* _What to work on_:
- a) How many apes in total took part, according to the ape study methods?
- b) Carry on the methods section on the ape study, starting right after its last sentence.

* _Document extract_:
------

2. Material and methods
(a). Subjects
Nineteen chimpanzees (Pan troglodytes; age range 9–50 years), seven orangutans (Pongo abelii; age range 7–36 years) and seven bonobos (Pan paniscus; age range 8–33 years) participated in this study, resulting in a total of 33 apes. All were housed at the Wolfgang Köhler Primate Research Center at Leipzig Zoo (Leipzig, Germany) and had previously participated in cognitive studies. None of the apes were food or water deprived, and all received a healthy and balanced diet during the testing period.
(b). Apparatus
Apes were tested inside their sleeping quarters or observation rooms (here-after testing room). Each testing room consisted of multiple enclosures, connected to each other by hydraulic doors. For this study, two adjacent enclosures were used. Additionally, each testing room contained an area only accessible to the experimenter (experimenter area). The ape always entered the testing room via one enclosure (the right), and the food was always hidden in the adjacent enclosure (the left; see the electronic supplementary material, figure S1).
The hiding location varied between subjects due to constraints of the testing rooms, but was always above the eye-line of an ape from ground level and in an area not normally used for testing. For the majority of subjects, it was located on a ledge above a hydraulic door, accessible to the experimenter only by ladder (see the electronic supplementary material, figure S1), the other locations did not require a ladder.
Two types of food were hidden (exposure food); bread and cardamom-flavoured pellets. The flavoured pellets were very distinctive, as the apes had never tasted cardamom before, additionally, they looked like regular pellets (eaten on a daily basis), thus when eaten were unexpected and (most likely) surprising. The bread was less distinctive, due to being used as an occasional treat, and was not surprising in taste. Still, it was by no means common to the apes. We did not choose a completely familiar food in order to keep the hiding events comparable in nature. Thus, in both cases they would find unexpected food, but with the added element of novelty and surprise when the flavoured pellets were hidden.
(c). Design
We used a mixed design with exposure food (bread; N = 16, flavoured pellet; N = 15) and delay (two weeks; N = 10, 10 weeks; N = 11, 50 weeks; N = 10) between subjects, and condition (experimental, control) and retrieval session (1,2) within subjects. Exposure food referred to the type of food that was hidden during the hiding event. The alternate food type was experienced during the control condition, but was never experienced during the hiding event (see Procedure).
Apes completed both an experimental and a control condition, counterbalanced between subjects. There was a minimum of six months between conditions (range; 182–635 days). In the experimental condition, apes witnessed a hiding event in which the exposure food was hidden. After their allocated delay, they received two retrieval sessions with the exposure food, one-week apart (range; 5–9 days). The control condition differed in that no hiding event occurred before the retrieval sessions, and the alternate food was present during the retrieval sessions. This control condition was used as a baseline for comparison with the experimental retrieval performance. As illustrated in figure 1, two different orders were used. In one (i) participants took part in the experimental condition before the control condition, and in other (ii) the order was reversed, with the control condition preceding the experimental condition.

------

* _Raw data_:
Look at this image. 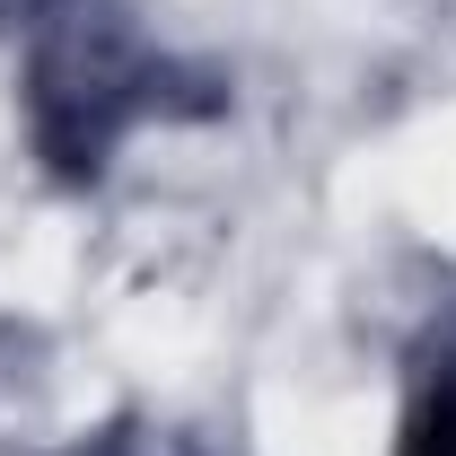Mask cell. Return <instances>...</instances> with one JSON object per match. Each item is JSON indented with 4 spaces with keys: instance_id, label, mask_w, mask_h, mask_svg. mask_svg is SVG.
I'll list each match as a JSON object with an SVG mask.
<instances>
[{
    "instance_id": "6da1fadb",
    "label": "cell",
    "mask_w": 456,
    "mask_h": 456,
    "mask_svg": "<svg viewBox=\"0 0 456 456\" xmlns=\"http://www.w3.org/2000/svg\"><path fill=\"white\" fill-rule=\"evenodd\" d=\"M395 456H456V325L439 334V351H430V360H421V378H412Z\"/></svg>"
}]
</instances>
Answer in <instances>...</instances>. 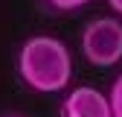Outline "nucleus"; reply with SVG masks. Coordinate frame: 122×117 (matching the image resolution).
I'll use <instances>...</instances> for the list:
<instances>
[{"instance_id":"nucleus-1","label":"nucleus","mask_w":122,"mask_h":117,"mask_svg":"<svg viewBox=\"0 0 122 117\" xmlns=\"http://www.w3.org/2000/svg\"><path fill=\"white\" fill-rule=\"evenodd\" d=\"M18 73L38 94H55L64 91L73 76V58L64 41L52 35H32L18 50Z\"/></svg>"},{"instance_id":"nucleus-7","label":"nucleus","mask_w":122,"mask_h":117,"mask_svg":"<svg viewBox=\"0 0 122 117\" xmlns=\"http://www.w3.org/2000/svg\"><path fill=\"white\" fill-rule=\"evenodd\" d=\"M3 117H23V114H3Z\"/></svg>"},{"instance_id":"nucleus-4","label":"nucleus","mask_w":122,"mask_h":117,"mask_svg":"<svg viewBox=\"0 0 122 117\" xmlns=\"http://www.w3.org/2000/svg\"><path fill=\"white\" fill-rule=\"evenodd\" d=\"M41 3L47 6L50 12H76V9L87 6L90 0H41Z\"/></svg>"},{"instance_id":"nucleus-2","label":"nucleus","mask_w":122,"mask_h":117,"mask_svg":"<svg viewBox=\"0 0 122 117\" xmlns=\"http://www.w3.org/2000/svg\"><path fill=\"white\" fill-rule=\"evenodd\" d=\"M81 53L93 67H113L122 62V23L116 18H96L81 29Z\"/></svg>"},{"instance_id":"nucleus-3","label":"nucleus","mask_w":122,"mask_h":117,"mask_svg":"<svg viewBox=\"0 0 122 117\" xmlns=\"http://www.w3.org/2000/svg\"><path fill=\"white\" fill-rule=\"evenodd\" d=\"M61 117H113L111 99L96 88H73L61 102Z\"/></svg>"},{"instance_id":"nucleus-5","label":"nucleus","mask_w":122,"mask_h":117,"mask_svg":"<svg viewBox=\"0 0 122 117\" xmlns=\"http://www.w3.org/2000/svg\"><path fill=\"white\" fill-rule=\"evenodd\" d=\"M111 114L113 117H122V73L116 76V82H113V88H111Z\"/></svg>"},{"instance_id":"nucleus-6","label":"nucleus","mask_w":122,"mask_h":117,"mask_svg":"<svg viewBox=\"0 0 122 117\" xmlns=\"http://www.w3.org/2000/svg\"><path fill=\"white\" fill-rule=\"evenodd\" d=\"M108 6H111L113 12H119V15H122V0H108Z\"/></svg>"}]
</instances>
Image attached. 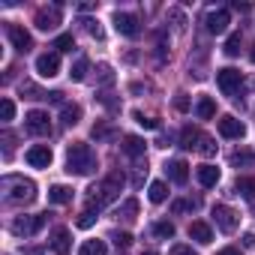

------

* _Answers to the tasks_:
- a) 33

- b)
The first retrieval session was with an experimenter that was not present during the hiding event, and the second retrieval was with the experimenter that hid the food during the hiding event (figure 1). This enabled us to see if the apes were more successful at recalling the event when social information (i.e. the experimenter identity) overlapped at encoding and retrieval forming a social cue. For the first retrieval, the experimenter was blinded to the condition and delay the subject was participating in (i.e. control or experimental, two, 10 or 50 weeks), so as to avoid any unintentional cueing. It was not possible for the experimenter in the second retrieval to be blinded in this way, as this experimenter was aware of when and who had previously seen (or not seen) a hiding event.
(d). Procedure
During the hiding event, the ape began in one enclosure (the right) and watched the experimenter enter the other enclosure (the left) with a ladder and six food pellets or pieces of bread in her hand (exposure food). The experimenter showed the food to the subject, climbed the ladder and hid the food in the hiding location (see the electronic supplementary material, figure S1 and apparatus). The subject could see that the food had been placed there, but could not see the food itself. The experimenter left the enclosure and entered the experimenter area. The connecting door between the two enclosures was then opened, so that the subject could access both enclosures. Subjects were given a maximum of 5 min to find and eat the food. If the subject failed to do so in this time, the session ended and the subject did not participate any further in the study. Only the experimental condition included this hiding event.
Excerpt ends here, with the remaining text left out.